- Page
As I alluded to when I first joined Joyent, we are using DTrace as a foundation to tackle the cloud observability problem. And as you may have seen, we’re making some serious headway on this problem. Among the gritty details of scalably instrumenting latency is a dirty little problem around data aggregation: when we instrument the system to record latency, we are (of course) using DTrace to aggregate that data in situ, but with what granularity? For some operations, visibility into microsecond resolution is critical, while for other (longer) operations, millisecond resolution is sufficient – and some classes of operations may take hundreds or thousands (!) of milliseconds to complete. If one makes the wrong choice as the resolution of aggregation, one either ends up clogging the system with unnecessarily fine-grained data, or discarding valuable information in overly coarse-grained data. One might think that one could infer the interesting latency range from the nature of the operation, but this is unfortunately not the case: I/O operations (a typically-millisecond resolution operation) can take but microseconds, and CPU scheduling operations (a typically-microsecond resolution operation) can take hundreds of milliseconds. Indeed, the problem is that one often does not know what order of magnitude of resolution is interesting for a particular operation until one has a feel for the data for the specific operation — one needs to instrument the system to best know how to instrument the system!

- Problem to solve
Condense the paragraph of the page that opens "As I alluded to when I first joined Joyent" into a shorter version that keeps its main facts.

- Record set

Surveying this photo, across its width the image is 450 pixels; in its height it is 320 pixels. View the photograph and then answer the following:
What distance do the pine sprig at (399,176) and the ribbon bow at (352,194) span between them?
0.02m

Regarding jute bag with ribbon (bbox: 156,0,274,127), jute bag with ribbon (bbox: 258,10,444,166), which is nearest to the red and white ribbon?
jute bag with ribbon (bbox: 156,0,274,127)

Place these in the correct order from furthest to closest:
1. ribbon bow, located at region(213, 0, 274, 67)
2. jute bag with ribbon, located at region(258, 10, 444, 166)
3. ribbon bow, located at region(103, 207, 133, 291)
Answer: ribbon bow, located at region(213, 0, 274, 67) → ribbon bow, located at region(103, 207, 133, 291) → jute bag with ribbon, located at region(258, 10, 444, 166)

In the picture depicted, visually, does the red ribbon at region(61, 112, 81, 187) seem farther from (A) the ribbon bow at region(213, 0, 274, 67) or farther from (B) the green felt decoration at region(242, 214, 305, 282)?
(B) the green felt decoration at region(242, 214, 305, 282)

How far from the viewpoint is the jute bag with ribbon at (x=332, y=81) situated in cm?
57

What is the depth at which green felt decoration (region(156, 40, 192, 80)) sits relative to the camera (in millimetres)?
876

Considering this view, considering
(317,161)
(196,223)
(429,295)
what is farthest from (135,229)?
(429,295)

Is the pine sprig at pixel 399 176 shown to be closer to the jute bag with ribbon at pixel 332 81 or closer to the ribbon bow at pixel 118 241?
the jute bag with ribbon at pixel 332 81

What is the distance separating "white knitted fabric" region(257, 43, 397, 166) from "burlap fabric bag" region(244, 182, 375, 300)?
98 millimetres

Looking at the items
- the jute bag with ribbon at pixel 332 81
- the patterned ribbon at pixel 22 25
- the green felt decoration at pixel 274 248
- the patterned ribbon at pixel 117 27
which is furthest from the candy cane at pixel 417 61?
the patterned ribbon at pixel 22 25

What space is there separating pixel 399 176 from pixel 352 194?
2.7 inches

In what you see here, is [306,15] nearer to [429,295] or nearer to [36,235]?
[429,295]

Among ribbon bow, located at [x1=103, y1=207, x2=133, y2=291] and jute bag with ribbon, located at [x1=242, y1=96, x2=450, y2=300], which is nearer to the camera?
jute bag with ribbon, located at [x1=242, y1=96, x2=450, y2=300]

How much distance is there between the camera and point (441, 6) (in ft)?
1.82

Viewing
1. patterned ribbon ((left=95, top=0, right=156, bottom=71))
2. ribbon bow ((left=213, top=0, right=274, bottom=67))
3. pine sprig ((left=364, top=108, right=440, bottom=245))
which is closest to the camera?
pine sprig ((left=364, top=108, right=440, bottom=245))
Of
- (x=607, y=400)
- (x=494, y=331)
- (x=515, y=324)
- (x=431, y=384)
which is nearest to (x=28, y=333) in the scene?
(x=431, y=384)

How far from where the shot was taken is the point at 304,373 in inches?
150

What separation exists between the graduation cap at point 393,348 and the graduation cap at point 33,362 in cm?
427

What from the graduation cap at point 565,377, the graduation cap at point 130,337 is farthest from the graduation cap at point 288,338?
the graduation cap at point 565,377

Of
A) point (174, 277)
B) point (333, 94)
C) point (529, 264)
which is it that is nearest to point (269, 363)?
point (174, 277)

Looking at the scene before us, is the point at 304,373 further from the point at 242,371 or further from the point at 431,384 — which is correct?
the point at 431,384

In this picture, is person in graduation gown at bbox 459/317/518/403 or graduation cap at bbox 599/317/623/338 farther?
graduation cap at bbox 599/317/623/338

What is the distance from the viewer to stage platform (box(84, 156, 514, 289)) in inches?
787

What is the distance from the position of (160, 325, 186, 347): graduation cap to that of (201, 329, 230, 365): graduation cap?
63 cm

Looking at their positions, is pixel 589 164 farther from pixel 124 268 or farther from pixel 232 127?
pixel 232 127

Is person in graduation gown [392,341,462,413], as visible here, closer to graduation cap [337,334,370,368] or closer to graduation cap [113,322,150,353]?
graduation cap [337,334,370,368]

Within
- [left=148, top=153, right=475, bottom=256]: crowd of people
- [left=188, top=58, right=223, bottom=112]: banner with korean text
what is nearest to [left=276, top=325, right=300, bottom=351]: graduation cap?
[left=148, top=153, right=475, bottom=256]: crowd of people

- Full solution
At Joyent, we are using DTrace as the foundation for cloud observability and have made real progress. One hard detail in instrumenting latency at scale is choosing the granularity at which DTrace aggregates the data in situ. Some operations need microsecond resolution, others only milliseconds, and some take hundreds or thousands of milliseconds. Aggregating too finely clogs the system with data, and aggregating too coarsely discards valuable information. The right range can't be inferred from the type of operation either: I/O, usually measured in milliseconds, can take only microseconds, and CPU scheduling, usually measured in microseconds, can take hundreds of milliseconds. Often the useful resolution for an operation is known only after seeing its data, so one must instrument the system to learn how best to instrument it.